やること: データのうち、「How far from one」を含む行から「1023 centimetres」を含む行までを、空行を除いてMarkdownの表に書き直す。列名は「番号」と「行」とし、「番号」には1から始まる通し番号を、「行」にはその行の文を入れる。

演習用データ:
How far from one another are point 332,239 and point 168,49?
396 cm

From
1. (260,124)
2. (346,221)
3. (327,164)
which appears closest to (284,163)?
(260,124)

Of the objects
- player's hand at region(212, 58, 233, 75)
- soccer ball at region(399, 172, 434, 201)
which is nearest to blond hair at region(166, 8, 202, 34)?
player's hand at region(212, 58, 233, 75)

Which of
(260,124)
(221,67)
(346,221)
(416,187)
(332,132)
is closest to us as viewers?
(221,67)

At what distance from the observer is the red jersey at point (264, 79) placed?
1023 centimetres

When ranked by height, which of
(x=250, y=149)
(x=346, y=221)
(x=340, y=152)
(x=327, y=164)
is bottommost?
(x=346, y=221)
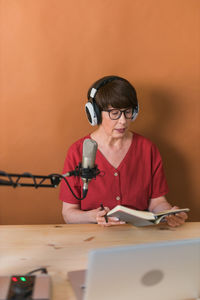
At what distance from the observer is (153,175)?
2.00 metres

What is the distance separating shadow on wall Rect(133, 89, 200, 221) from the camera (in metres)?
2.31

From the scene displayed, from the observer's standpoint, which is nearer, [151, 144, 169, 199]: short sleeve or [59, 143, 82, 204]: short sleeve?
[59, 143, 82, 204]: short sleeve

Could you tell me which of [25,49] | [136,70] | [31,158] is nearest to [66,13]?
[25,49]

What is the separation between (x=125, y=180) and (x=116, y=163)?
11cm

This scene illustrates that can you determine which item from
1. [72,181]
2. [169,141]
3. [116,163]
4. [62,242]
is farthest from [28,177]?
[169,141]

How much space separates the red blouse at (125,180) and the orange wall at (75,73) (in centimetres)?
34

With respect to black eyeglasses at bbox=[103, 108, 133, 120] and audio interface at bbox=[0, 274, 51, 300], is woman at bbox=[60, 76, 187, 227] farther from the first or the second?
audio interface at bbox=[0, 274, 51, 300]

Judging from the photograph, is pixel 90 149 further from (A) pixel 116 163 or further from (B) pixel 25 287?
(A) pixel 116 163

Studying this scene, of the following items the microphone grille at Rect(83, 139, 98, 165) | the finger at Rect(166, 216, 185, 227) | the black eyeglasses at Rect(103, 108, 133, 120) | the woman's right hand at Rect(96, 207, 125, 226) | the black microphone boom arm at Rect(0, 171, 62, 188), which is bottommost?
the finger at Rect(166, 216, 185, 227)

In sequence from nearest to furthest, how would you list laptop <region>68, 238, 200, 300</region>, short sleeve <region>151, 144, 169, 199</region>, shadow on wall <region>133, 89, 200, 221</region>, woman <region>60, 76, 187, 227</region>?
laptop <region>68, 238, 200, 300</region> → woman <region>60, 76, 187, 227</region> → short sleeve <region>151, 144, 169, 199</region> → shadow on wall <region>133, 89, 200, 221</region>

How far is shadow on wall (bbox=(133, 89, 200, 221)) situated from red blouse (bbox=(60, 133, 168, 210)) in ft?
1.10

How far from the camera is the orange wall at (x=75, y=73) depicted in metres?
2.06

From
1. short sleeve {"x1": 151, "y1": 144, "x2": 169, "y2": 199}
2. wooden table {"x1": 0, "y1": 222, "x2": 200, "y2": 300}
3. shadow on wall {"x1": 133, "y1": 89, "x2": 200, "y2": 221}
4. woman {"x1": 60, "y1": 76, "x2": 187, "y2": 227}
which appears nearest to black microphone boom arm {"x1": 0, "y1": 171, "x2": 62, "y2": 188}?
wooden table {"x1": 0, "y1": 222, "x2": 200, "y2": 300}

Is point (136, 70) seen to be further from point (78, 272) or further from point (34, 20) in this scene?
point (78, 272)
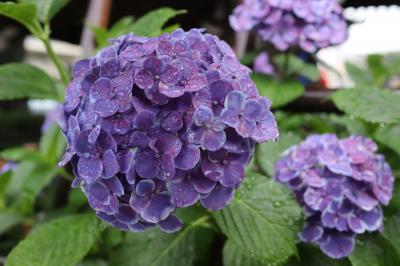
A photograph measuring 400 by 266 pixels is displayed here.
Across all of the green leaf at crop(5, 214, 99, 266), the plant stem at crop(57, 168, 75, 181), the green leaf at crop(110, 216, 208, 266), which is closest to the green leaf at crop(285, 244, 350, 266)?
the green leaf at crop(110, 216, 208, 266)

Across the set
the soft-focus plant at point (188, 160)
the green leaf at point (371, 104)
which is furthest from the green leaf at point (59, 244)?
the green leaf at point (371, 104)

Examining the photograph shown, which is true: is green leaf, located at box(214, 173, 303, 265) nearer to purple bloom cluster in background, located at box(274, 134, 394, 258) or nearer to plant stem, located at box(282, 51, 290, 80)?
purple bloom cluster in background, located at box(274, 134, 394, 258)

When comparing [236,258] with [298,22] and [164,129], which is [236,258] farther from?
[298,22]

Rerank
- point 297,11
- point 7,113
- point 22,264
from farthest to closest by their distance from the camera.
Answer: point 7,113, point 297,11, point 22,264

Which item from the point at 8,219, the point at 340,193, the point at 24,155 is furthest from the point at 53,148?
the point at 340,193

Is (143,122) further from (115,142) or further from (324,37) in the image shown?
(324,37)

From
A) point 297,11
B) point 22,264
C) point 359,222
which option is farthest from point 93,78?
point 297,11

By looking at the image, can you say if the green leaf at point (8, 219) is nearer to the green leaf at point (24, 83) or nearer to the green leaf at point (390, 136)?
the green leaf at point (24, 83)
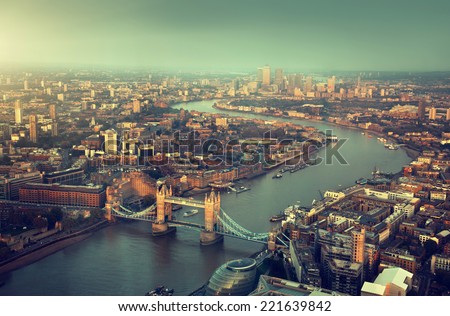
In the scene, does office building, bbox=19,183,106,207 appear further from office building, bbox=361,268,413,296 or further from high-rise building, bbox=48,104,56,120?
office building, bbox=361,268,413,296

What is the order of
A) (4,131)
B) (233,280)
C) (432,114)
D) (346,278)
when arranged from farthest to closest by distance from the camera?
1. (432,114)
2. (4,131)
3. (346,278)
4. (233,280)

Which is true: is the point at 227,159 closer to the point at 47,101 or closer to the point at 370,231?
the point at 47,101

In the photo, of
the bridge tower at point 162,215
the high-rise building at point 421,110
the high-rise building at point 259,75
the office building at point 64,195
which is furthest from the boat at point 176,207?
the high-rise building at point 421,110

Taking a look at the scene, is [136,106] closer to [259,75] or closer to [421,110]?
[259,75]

* * *

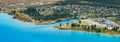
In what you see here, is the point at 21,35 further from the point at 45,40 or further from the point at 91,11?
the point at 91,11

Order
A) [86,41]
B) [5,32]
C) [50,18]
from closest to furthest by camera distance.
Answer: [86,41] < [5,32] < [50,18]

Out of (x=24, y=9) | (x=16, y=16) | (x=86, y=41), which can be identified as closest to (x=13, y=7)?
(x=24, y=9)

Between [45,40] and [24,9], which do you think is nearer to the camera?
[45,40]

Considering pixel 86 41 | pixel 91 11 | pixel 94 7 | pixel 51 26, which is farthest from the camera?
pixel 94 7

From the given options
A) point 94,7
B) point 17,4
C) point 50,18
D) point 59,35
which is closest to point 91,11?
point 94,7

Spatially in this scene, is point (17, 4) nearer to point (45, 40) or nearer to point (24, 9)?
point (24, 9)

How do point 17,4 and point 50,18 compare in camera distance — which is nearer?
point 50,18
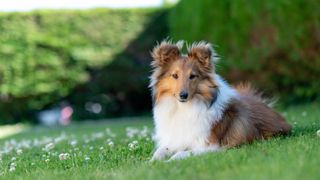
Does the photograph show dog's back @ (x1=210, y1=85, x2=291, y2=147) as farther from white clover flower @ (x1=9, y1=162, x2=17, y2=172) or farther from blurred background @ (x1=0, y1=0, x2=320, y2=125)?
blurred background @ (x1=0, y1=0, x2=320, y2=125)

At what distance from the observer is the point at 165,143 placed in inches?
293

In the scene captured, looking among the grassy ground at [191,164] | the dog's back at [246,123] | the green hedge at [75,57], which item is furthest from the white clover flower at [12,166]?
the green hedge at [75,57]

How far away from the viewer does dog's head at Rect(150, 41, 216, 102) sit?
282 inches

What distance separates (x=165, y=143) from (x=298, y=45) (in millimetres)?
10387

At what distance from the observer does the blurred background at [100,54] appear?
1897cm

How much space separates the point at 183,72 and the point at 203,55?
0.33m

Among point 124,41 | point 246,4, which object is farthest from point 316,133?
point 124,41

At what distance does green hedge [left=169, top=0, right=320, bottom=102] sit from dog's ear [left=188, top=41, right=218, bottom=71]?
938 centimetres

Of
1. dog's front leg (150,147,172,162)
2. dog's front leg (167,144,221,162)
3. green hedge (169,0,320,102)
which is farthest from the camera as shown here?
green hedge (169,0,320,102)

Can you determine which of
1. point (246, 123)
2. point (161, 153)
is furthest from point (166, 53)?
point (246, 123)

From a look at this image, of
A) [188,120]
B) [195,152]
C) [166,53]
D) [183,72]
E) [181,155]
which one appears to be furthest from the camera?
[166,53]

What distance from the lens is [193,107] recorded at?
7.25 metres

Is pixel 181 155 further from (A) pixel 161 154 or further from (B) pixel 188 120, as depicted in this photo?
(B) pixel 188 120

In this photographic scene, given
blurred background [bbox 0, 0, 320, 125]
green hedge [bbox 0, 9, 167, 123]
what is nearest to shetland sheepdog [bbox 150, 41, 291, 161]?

---

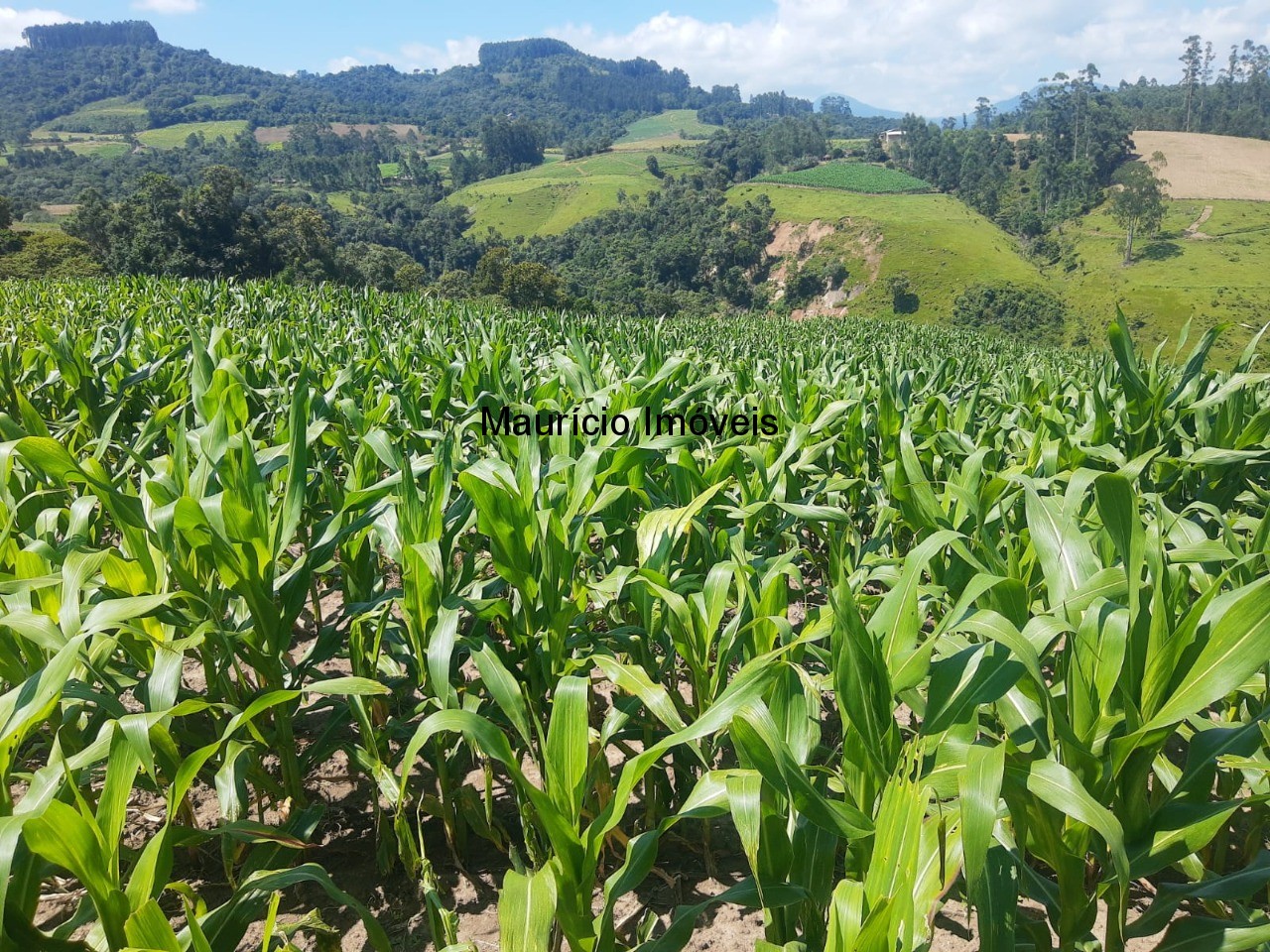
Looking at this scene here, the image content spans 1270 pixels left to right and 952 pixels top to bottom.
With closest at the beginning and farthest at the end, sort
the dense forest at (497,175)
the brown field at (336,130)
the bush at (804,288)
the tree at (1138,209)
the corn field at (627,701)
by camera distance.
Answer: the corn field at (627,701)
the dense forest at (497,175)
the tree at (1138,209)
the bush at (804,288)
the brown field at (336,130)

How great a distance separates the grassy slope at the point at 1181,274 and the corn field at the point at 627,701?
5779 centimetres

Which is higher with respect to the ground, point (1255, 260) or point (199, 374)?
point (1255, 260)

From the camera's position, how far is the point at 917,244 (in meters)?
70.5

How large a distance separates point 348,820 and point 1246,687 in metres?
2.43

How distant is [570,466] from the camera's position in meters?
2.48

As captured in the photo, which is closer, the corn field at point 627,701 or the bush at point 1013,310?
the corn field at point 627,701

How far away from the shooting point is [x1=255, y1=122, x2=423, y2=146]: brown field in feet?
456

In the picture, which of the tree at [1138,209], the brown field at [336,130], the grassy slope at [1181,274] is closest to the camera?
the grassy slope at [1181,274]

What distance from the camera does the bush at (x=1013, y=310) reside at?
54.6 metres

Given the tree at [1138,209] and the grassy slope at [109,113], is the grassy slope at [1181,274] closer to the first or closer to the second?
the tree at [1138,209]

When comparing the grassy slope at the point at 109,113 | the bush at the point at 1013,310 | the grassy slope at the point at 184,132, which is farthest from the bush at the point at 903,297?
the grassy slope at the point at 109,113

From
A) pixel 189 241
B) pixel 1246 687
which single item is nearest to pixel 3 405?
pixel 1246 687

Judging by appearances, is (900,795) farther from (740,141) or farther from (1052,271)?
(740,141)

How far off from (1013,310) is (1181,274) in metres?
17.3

作業の解答:
| 番号 | 行 |
|---|---|
| 1 | How far from one another are point 332,239 and point 168,49? |
| 2 | 396 cm |
| 3 | From |
| 4 | 1. (260,124) |
| 5 | 2. (346,221) |
| 6 | 3. (327,164) |
| 7 | which appears closest to (284,163)? |
| 8 | (260,124) |
| 9 | Of the objects |
| 10 | - player's hand at region(212, 58, 233, 75) |
| 11 | - soccer ball at region(399, 172, 434, 201) |
| 12 | which is nearest to blond hair at region(166, 8, 202, 34)? |
| 13 | player's hand at region(212, 58, 233, 75) |
| 14 | Which of |
| 15 | (260,124) |
| 16 | (221,67) |
| 17 | (346,221) |
| 18 | (416,187) |
| 19 | (332,132) |
| 20 | is closest to us as viewers? |
| 21 | (221,67) |
| 22 | At what distance from the observer is the red jersey at point (264, 79) placed? |
| 23 | 1023 centimetres |